**TEXTABSCHNITT**
____

Der junge Washington „Wash“ Black, ein Bub von etwa zehn oder elf Jahren, lebt als Sklave auf einer Plantage auf Barbados. Er wurde bereits auf der Plantage von einer Sklavin geboren, aber er kennt seine Mutter nicht. Alles, was er von klein auf über sein Leben weiß ist, wie die harte Arbeit auf den Zuckerrohrfeldern funktioniert. Sein einziger Halt ist die ältere Sklavin Big Kit, die auf ihn achtet und streng in die Gepflogenheiten einweist. Big Kit kennt noch eine Zeit vor ihrer Gefangennahme und will in die Freiheit zurückkehren. Wash und Big Kit wissen, dass sich das nur durch ihren Tod bewerkstelligen lässt. So träumen sie gemeinsam und hätten nichts dagegen, die Sache etwas zu beschleunigen.
Und so fing es an: mit Big Kit und mir, die dabei zusahen, wie die Toten die Freiheit fanden.
Nach dem Tod des früheren Besitzers übernimmt dessen Verwandter Erasmus Wilde die Faith-Plantage. Für die Sklaven beginnt eine neue Ära: Wilde attackiert die Sklaven weitaus aggressiver als sein Vorgänger. Er tauscht die Aufseher aus und lässt seine Unbeherrschtheit am Personal aus. Wer nicht pariert, stirbt. Unmenschlich wortwörtlich, denn Sklaven gelten den britischen Kolonialherren als Ware. Einzig Christopher “Titch” Wilde, der Bruder des Master, weicht vom unbarmherzigen Umgangston ab.

____

**DATENABSCHNITT**
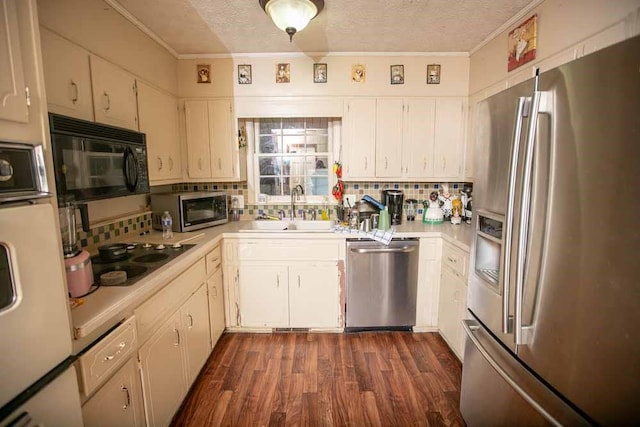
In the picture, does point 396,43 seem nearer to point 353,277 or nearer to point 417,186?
point 417,186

____

**ARBEITSAUFTRÄGE**
1: Wer übernimmt im Text über Washington Black nach dem Tod des früheren Besitzers die Faith-Plantage?
2: Schreibe den Text über Washington Black im Anschluss an seinen letzten Satz weiter.

**LÖSUNGEN**
1: Erasmus Wilde, ein Verwandter des früheren Besitzers.

2:
Im Dienst der Forschung
Eben jener Titch sorgt für eine bedeutende Änderung in Washs Leben. Er schwatzt den Sklaven seinem Bruder ab, um mit ihm als Gehilfen Forschung treiben zu können. Fortan wandert Wash Insekten und Blumen sammelnd durch die Natur. Er hilft bei Messungen und Berechnungen und unterstützt Titch beim Bau eines Heißluftballons. Doch das eigentlich Besondere geschieht, als Titch merkt, wie gut Wash Zeichnen kann. Er lehrt ihn Lesen und Schreiben und fördert seine Zeichenkünste. Für damalige Verhältnisse unerhörte Kenntnisse, die einem Sklaven nicht einmal ansatzweise zustanden. Doch Titch profitiert so sehr von Washs Fähigkeiten, dass er sich darüber hinwegsetzt.
Ein schwerer Unfall und ein Selbstmord auf der Plantage verändern Washs Leben dramatisch. Er flüchtet mit Titch und bewegt sich ab dann jahrelang als Verfolgter. Erasmus Wilde begreift Titchs Flucht mit Wash als Diebstahl und setzt ein Kopfgeld auf den Sklaven aus.
Mysteriöse und wilde Reiseziele
Die Kanadierin Esi Edugyan mischt in „Washington Black“ historische Abläufe munter mit fantasievollen Wegen ihrer Protagonisten. Da stehen auf der einen Seite die grausamen Bedingungen auf der Plantage, auf der anderen der sonderbare Forscher mit dem komischen Fluggerät. Sie kombiniert den begabten Wash im Schutz des englischen Landadels mit den realen Risiken seiner Fluchtroute: Obwohl die Sklaverei in immer mehr Ländern verboten wird, streifen weiterhin illegale Sklavenhändler durch die Gegend. Wash muss immer damit rechnen, entweder ihnen zu begegnen oder dem Kofgeldjäger, der in Erasmus Wildes Auftrag hinter ihm her ist.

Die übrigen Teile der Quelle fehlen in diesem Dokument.